El magnicidio del senador y candidato presidencial de la oposición Miguel Uribe Turbay -un crimen con móviles políticos y, quizá, con raíces en rencillas históricas que se remontan al gobierno de su abuelo, Julio César Turbay Ayala- debe investigarse a fondo, sin concesiones ni atajos. No basta con esclarecer el cómo: es imperativo conocer el por qué y, sobre todo, quién lo mandó a matar.
Cuando ocurre un asesinato, la familia de la víctima no descansa hasta saber quién lo perpetró y por qué. Es una forma de mitigar el dolor y aliviar, aunque sea un poco, el alma herida.
En este caso, el círculo íntimo de Miguel no está solo: la nación entera exige la verdad. No fue únicamente un senador o un candidato opositor quien cayó; fue Colombia, y su democracia, las que recibieron un disparo al corazón. La tragedia familiar, ya de por sí devastadora, se agrava con un hecho irrefutable: la polarización política se ha convertido en un monstruo letal.
Si bien las autoridades reportan avances -con cinco detenidos-, estos son apenas los autores materiales. Sobre los intelectuales o determinadores abundan hipótesis, ninguna descartable, pero ninguna probada. Por la trascendencia del caso, y para garantizar transparencia, urge acudir a instancias internacionales. No solo para blindar el proceso de injerencias políticas que puedan contaminar las pruebas, sino para asegurar que se llegue al verdadero origen del crimen.
En ese contexto, resulta desconcertante que Gustavo Petro haya difundido, sin sustento conocido o válido, la tesis de que el asesinato fue obra de una “junta del narcotráfico con asiento en el exterior”. Lo mismo aplica a las versiones de otros altos funcionarios suyos. Inmiscuirse así en un caso judicial tan sensible, en vez de aportar serenidad, despierta legítimas suspicacias.
Es falso que la indignación colectiva se deba únicamente a que Miguel Uribe Turbay era “nieto de”. Lo que conmociona es que, en medio de una crisis política y social azuzada desde la cúspide del poder, fue silenciado un líder clave de la oposición.

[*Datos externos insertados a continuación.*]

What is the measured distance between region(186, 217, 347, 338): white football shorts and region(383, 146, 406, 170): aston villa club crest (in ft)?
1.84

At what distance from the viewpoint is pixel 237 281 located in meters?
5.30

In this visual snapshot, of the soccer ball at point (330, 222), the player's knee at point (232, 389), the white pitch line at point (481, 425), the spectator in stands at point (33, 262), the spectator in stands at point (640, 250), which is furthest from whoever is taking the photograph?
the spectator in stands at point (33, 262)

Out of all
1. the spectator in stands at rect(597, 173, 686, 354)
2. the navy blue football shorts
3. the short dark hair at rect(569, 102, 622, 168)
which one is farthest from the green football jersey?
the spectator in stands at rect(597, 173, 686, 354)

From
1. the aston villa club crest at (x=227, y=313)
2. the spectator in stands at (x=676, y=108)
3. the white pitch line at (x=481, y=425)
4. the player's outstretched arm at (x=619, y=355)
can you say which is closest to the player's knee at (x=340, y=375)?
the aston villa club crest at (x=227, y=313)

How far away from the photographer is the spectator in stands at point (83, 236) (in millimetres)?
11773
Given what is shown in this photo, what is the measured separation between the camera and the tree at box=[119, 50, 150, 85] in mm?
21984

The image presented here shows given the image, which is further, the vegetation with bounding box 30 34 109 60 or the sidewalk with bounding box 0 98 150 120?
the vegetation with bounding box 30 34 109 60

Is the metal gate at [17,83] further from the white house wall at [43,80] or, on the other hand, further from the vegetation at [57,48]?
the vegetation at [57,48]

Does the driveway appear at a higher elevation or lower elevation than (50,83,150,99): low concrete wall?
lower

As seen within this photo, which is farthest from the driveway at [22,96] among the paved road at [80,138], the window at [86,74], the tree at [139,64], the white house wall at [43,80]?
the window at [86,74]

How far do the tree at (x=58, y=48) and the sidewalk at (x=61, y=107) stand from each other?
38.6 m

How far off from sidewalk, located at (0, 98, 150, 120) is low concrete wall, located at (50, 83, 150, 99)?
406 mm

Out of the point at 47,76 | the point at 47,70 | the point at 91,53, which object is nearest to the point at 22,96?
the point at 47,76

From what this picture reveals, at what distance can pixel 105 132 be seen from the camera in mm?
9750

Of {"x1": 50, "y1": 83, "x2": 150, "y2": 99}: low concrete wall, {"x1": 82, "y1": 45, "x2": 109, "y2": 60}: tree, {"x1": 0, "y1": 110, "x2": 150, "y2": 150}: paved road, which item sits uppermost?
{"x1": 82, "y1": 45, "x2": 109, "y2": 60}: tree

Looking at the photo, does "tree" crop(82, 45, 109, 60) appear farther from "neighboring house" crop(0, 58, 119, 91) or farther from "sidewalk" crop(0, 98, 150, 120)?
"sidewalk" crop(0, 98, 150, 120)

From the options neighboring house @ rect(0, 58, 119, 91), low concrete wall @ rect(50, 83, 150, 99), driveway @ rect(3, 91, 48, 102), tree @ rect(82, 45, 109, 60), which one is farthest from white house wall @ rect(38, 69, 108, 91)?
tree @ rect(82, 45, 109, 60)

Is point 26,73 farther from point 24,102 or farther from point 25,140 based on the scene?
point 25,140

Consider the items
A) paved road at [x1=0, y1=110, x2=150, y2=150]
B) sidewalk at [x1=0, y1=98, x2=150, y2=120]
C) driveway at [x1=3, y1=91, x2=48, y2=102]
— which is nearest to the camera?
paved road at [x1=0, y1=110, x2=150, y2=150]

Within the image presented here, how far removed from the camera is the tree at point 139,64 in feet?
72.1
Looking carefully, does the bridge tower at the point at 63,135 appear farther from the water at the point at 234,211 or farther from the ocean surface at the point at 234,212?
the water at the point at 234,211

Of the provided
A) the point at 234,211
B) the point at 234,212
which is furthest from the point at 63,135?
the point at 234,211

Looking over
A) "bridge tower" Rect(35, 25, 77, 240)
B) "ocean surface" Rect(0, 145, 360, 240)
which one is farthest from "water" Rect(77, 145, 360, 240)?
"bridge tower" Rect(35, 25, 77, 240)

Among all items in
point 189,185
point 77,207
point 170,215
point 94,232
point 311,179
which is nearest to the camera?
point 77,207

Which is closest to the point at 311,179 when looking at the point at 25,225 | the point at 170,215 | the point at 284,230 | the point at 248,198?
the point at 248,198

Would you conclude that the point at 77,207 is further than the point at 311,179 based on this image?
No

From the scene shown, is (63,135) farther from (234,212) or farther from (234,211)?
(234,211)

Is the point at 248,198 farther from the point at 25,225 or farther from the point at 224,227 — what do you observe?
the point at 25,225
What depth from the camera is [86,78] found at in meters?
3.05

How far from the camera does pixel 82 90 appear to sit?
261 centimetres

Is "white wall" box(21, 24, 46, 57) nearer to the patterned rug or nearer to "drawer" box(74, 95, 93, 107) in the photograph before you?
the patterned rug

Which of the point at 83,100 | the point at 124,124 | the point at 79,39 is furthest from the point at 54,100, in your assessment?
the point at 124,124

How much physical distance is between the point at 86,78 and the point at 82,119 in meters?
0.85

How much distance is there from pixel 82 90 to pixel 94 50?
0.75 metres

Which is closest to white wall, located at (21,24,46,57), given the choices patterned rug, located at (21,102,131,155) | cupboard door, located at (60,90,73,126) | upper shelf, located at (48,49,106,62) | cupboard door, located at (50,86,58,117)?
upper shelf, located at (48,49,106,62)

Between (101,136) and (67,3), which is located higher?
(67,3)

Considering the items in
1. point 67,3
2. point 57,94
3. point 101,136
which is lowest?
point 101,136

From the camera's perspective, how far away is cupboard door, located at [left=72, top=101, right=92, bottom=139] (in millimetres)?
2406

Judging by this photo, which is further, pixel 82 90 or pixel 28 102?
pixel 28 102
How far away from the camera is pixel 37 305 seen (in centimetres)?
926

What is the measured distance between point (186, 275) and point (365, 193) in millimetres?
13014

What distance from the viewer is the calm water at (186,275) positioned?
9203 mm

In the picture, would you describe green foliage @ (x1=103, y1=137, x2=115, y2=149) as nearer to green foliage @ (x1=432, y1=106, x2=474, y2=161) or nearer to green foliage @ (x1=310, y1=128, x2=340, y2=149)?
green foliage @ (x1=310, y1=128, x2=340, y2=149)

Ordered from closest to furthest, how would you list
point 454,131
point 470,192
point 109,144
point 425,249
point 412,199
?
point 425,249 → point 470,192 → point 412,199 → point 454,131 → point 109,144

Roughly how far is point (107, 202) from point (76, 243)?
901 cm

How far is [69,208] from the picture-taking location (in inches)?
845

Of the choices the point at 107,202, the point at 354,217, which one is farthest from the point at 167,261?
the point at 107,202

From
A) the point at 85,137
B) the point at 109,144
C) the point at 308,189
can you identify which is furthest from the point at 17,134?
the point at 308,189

No es un crimen político más ni un riesgo banal, como el que tiene “quien conduce una bicicleta”, según la infame tesis de un funcionario de la Casa de Nariño. No es así de folclórico. Ni Miguel, ni el representante a la Cámara Julio César Triana del Huila, andaban montando bicicleta: se trata de atentados contra sus vidas. Y, ojo, están amenazados, entre otros, los alcaldes Galán de Bogotá y Fico Gutiérrez de Medellín.
Toda convocatoria a desarmar los espíritus y superar páginas dolorosas merece acogerse. Nos sumamos. Pero ese camino solo será posible si se conoce toda la verdad. Pretender seguir adelante como si nada hubiera pasado equivaldría a abrir la puerta a nuevos derramamientos de sangre. Identificar a los autores intelectuales del asesinato de Miguel Uribe debe ser un propósito común de la nación y de la comunidad internacional.
Que busquemos la unidad, sí; y que luchemos por la paz, y que nos reencontremos en el amor entre compatriotas. Pero antes, debemos apartar la enorme piedra que mentes criminales han colocado en ese camino. Si no lo hacemos, retrocederemos más de tres décadas, a los años aciagos del terror y la muerte. Estamos volviendo allá. Que este crimen sea, al menos, el punto de quiebre para poner fin al discurso del odio y a la confrontación política absurda que corroe a Colombia.